This page is generated from skills/eks-build/references/lessons-learned.md. Edit the source, not this page.
Lessons Learned: EKS Deployment Patterns
Table of Contents
- 1. before_compute Is Mandatory
- 2. Two-Phase Module Architecture
- 3. Addon Version Pinning
- 4. Multus CNI Is BROKEN
- 5. Kyverno Gotchas
- 6. ArgoCD EKS Capability
- 7. GitOps Bridge Pattern
- 8. IRSA vs Pod Identity
- 9. Velero Configuration
- 10. ACK and KRO
- 11. Deployment Order
- 12. Use HashiCorp Terraform, NOT OpenTofu
- 13. Terraform Operational Notes
- 14. Automated Validation Findings
- 15. Pod Identity Destroy Ordering
- 16. EFS CSI Driver Operational Notes
- 17. Karpenter Dedicated Submodule
- 18. Pod Identity IAM Policy Name Collision
- 19. ArgoCD Namespace Race Condition
- 20. EKS Capability Destroy Hangs Terraform
- 21. CIS Policies Cannot Be Deployed as Helm Chart
- 22. Pattern 2a Custom-Addons Require Real Git Repo
Consolidated findings from two EKS deployment patterns:
- Pattern 1 (terraform-eks): Full Terraform with eks-blueprints-addons, two-phase module architecture
- Pattern 2 (argocd-eks): ArgoCD EKS Capability + ACK + GitOps Bridge
1. before_compute Is Mandatory
Patterns: Both
vpc-cni and eks-pod-identity-agent MUST have before_compute: true. Without it, EKS managed addons and node groups are created in parallel. Nodes finish before the CNI installs, fail health checks with NodeCreationFailure: NetworkPluginNotReady, and stay NotReady.
eks_addons:
vpc-cni:
most_recent: true
before_compute: true
eks-pod-identity-agent:
most_recent: true
before_compute: true
State migration note: Adding before_compute: true to an existing addon moves the Terraform resource key. Use terraform import for in-place migration, or do a clean destroy+apply cycle.

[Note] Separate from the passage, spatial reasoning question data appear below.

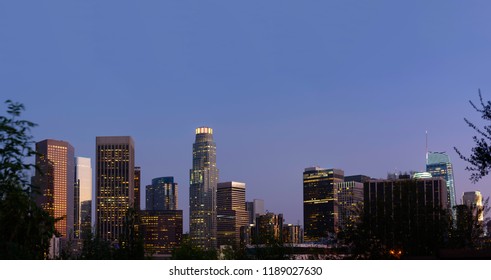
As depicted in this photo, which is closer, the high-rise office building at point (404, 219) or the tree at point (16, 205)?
the tree at point (16, 205)

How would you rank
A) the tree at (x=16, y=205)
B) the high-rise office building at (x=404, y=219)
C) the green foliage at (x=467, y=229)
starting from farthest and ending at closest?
the green foliage at (x=467, y=229), the high-rise office building at (x=404, y=219), the tree at (x=16, y=205)

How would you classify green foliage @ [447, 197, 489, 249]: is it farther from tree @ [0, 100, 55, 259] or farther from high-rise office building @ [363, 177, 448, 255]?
tree @ [0, 100, 55, 259]

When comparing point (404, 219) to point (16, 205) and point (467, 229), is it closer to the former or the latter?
point (467, 229)

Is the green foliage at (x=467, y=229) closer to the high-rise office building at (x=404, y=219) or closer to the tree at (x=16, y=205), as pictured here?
the high-rise office building at (x=404, y=219)

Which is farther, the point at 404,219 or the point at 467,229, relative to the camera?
the point at 467,229

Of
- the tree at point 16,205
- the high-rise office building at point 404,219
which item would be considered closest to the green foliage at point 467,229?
the high-rise office building at point 404,219

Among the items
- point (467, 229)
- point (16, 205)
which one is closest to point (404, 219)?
point (467, 229)

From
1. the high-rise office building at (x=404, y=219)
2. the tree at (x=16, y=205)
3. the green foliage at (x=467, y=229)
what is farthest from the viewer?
the green foliage at (x=467, y=229)

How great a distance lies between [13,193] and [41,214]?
1.61m
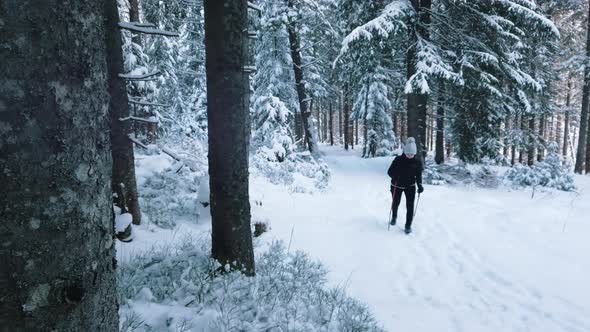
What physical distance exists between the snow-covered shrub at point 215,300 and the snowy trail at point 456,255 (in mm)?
1036

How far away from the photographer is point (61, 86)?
40.4 inches

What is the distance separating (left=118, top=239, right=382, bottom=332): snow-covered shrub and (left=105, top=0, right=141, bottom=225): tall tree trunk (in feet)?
4.39

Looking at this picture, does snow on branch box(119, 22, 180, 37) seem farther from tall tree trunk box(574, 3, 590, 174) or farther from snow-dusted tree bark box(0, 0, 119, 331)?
tall tree trunk box(574, 3, 590, 174)

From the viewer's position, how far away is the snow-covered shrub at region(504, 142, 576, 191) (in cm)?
1283

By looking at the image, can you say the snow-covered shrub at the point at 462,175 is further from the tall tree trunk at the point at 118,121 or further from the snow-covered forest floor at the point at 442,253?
the tall tree trunk at the point at 118,121

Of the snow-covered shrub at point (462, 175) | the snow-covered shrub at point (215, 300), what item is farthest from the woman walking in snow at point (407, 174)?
A: the snow-covered shrub at point (462, 175)

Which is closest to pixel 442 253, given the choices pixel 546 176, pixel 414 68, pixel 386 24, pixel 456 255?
pixel 456 255

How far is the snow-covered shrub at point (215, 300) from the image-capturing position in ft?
10.9

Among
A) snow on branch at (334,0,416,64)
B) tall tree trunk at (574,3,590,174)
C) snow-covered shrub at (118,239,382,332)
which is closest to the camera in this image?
snow-covered shrub at (118,239,382,332)

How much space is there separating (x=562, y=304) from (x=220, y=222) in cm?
468

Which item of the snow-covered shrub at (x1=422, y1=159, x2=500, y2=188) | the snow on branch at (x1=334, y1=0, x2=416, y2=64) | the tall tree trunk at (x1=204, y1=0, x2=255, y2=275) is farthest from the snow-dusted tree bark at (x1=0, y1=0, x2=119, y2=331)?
the snow-covered shrub at (x1=422, y1=159, x2=500, y2=188)

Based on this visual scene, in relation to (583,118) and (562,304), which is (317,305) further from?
(583,118)

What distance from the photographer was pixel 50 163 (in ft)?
3.34

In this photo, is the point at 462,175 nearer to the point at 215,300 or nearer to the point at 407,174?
the point at 407,174
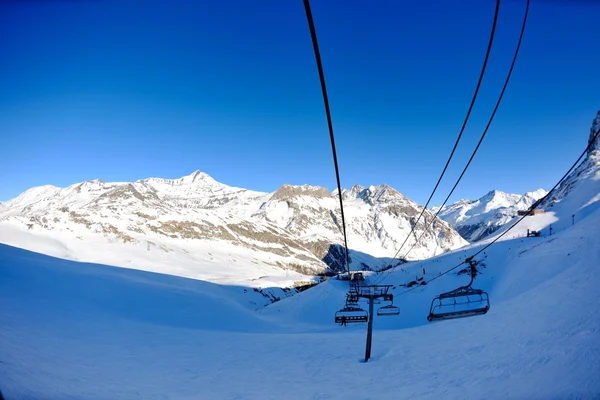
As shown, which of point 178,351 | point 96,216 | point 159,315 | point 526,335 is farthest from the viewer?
point 96,216

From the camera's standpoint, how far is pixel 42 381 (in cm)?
1309

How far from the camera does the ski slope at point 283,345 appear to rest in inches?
637

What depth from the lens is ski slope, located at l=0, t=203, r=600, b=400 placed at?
1617cm

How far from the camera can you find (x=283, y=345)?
33125 millimetres

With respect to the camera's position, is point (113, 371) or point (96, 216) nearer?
point (113, 371)

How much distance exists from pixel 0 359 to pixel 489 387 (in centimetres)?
2214

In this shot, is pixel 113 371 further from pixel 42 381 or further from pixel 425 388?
Result: pixel 425 388

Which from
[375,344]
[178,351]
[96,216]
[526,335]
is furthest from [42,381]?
[96,216]

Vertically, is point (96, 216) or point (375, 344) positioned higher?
point (96, 216)

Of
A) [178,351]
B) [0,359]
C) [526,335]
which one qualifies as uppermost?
[526,335]

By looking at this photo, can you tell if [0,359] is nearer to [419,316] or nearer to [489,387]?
[489,387]

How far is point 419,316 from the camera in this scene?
48469 millimetres

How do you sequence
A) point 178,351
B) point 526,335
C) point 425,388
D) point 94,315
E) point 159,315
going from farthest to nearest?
point 159,315
point 94,315
point 178,351
point 526,335
point 425,388

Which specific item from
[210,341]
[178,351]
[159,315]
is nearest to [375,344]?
[210,341]
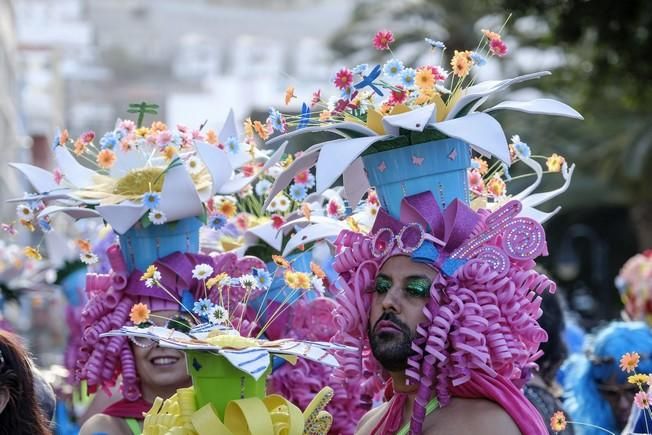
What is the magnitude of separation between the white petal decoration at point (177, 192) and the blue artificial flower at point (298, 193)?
1.36 ft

2. Two-Phase Module Architecture
Patterns: Pattern 1 only
Problem
LBC and Gatekeeper register webhooks with failurePolicy: Fail before their pods have ready endpoints. The single eks-blueprints-addons module deploys all Helm releases in parallel. Other addons hit these webhooks and get rejected.
Why wait: true alone fails
wait: true only blocks when Terraform marks that resource as done. It does NOT prevent sibling helm_release resources in the same module from starting simultaneously.
Fix
Split into two module calls:
- Phase 1 (
module.eks_addons_webhooks): LBC + Gatekeeper only, withwait: true - Phase 2 (
module.eks_addons): Everything else, withdepends_on = [module.eks_addons_webhooks]

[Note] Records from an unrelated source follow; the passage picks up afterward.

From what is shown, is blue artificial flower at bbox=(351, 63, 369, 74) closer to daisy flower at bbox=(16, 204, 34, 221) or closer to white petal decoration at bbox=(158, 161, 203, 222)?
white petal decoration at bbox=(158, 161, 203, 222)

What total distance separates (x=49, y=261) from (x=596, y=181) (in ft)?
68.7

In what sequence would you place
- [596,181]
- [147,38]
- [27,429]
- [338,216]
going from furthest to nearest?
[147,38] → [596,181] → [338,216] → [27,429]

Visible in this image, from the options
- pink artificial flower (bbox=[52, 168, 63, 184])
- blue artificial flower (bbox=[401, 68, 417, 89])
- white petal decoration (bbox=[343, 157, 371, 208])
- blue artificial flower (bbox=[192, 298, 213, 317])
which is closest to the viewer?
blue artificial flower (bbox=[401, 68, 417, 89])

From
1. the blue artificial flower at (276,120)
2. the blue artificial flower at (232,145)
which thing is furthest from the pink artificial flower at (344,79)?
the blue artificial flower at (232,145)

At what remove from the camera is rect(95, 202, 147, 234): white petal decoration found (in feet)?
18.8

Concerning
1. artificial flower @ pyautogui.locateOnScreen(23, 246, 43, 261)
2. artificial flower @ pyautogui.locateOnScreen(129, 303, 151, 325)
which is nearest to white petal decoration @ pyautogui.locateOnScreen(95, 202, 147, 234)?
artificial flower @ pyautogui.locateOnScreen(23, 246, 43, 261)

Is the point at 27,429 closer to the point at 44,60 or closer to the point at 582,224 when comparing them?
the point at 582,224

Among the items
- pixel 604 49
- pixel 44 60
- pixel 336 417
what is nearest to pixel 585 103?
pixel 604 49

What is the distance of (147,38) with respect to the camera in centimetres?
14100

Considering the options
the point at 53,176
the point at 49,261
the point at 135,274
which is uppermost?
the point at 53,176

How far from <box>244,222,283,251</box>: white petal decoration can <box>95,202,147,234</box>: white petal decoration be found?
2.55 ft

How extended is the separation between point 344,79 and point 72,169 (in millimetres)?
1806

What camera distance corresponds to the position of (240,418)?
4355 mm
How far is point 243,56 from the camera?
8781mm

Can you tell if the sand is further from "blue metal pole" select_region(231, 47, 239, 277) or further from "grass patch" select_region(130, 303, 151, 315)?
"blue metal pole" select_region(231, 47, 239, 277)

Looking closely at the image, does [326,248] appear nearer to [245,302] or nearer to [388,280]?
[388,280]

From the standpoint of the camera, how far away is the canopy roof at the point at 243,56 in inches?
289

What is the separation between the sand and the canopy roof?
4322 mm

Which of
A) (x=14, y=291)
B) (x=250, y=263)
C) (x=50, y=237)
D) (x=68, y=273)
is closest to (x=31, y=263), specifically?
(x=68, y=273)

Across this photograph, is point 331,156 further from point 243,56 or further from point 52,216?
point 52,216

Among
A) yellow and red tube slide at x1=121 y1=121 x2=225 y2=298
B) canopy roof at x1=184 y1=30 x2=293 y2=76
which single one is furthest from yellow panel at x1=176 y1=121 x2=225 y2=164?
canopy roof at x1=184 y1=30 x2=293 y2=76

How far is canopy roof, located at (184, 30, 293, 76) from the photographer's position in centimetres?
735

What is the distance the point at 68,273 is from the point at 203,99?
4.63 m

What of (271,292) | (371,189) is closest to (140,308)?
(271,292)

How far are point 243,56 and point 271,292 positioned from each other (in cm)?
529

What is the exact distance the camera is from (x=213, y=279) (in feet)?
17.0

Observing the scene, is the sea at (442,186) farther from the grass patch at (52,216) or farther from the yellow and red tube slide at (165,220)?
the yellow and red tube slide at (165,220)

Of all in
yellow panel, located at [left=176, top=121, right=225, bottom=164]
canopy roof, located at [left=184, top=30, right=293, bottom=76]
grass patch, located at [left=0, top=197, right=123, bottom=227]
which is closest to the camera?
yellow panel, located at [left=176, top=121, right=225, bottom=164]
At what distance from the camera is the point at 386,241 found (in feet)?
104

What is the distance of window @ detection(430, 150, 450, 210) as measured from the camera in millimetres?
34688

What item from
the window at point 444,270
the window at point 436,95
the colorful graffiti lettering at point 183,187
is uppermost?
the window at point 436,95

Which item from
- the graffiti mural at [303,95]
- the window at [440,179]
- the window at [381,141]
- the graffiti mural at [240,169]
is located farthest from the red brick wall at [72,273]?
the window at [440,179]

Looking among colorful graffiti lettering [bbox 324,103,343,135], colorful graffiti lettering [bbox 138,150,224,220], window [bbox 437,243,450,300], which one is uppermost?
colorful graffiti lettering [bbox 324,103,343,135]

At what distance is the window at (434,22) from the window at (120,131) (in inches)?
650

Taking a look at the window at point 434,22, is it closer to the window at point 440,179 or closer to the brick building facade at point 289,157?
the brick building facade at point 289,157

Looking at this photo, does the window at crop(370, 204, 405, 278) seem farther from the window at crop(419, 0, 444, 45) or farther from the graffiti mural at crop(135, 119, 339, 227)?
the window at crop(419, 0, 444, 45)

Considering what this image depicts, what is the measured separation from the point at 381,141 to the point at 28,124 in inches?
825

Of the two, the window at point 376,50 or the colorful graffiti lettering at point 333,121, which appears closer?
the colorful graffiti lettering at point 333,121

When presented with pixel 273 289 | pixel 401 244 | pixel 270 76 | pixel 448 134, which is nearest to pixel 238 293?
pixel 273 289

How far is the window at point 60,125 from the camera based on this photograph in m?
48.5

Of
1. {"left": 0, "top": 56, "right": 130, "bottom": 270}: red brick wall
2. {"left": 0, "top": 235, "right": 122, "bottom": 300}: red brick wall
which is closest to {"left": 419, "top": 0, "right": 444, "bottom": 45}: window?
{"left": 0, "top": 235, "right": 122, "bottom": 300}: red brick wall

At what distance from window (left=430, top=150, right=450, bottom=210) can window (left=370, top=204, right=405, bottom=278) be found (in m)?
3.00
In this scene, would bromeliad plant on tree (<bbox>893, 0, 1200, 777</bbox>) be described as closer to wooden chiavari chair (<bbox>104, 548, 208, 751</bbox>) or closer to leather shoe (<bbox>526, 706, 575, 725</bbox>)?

Phase 1 also needs depends_on = [module.eks_cluster] so all EKS managed addons are ACTIVE before any Helm release starts.
Trade-off
The module graph is instantiated twice, but with HashiCorp Terraform v1.14.5, plan still completes in under 2 minutes. Do NOT use OpenTofu -- see Section 12.
3. Addon Version Pinning
Patterns: Both
Module defaults are stale
The eks-blueprints-addons module ships chart defaults that lag significantly behind current releases. Always look up the latest versions from authoritative sources (see version-matrix.md).
Rules
- ALWAYS override chart versions from config YAML; never rely on module defaults
- Versions pinned at plan time go stale by deployment day. Re-verify before every apply.
- cluster-autoscaler image.tag MUST match EKS K8s minor version
- LBC requires explicit vpcId -- IMDS fallback fails with hop-limit restrictions
4. Multus CNI Is BROKEN
Patterns: Both (currently DISABLED)
- Thick-plugin pod-lookup race: Multus queries the K8s API for pod metadata before the pod is registered. ALL new pod creation fails.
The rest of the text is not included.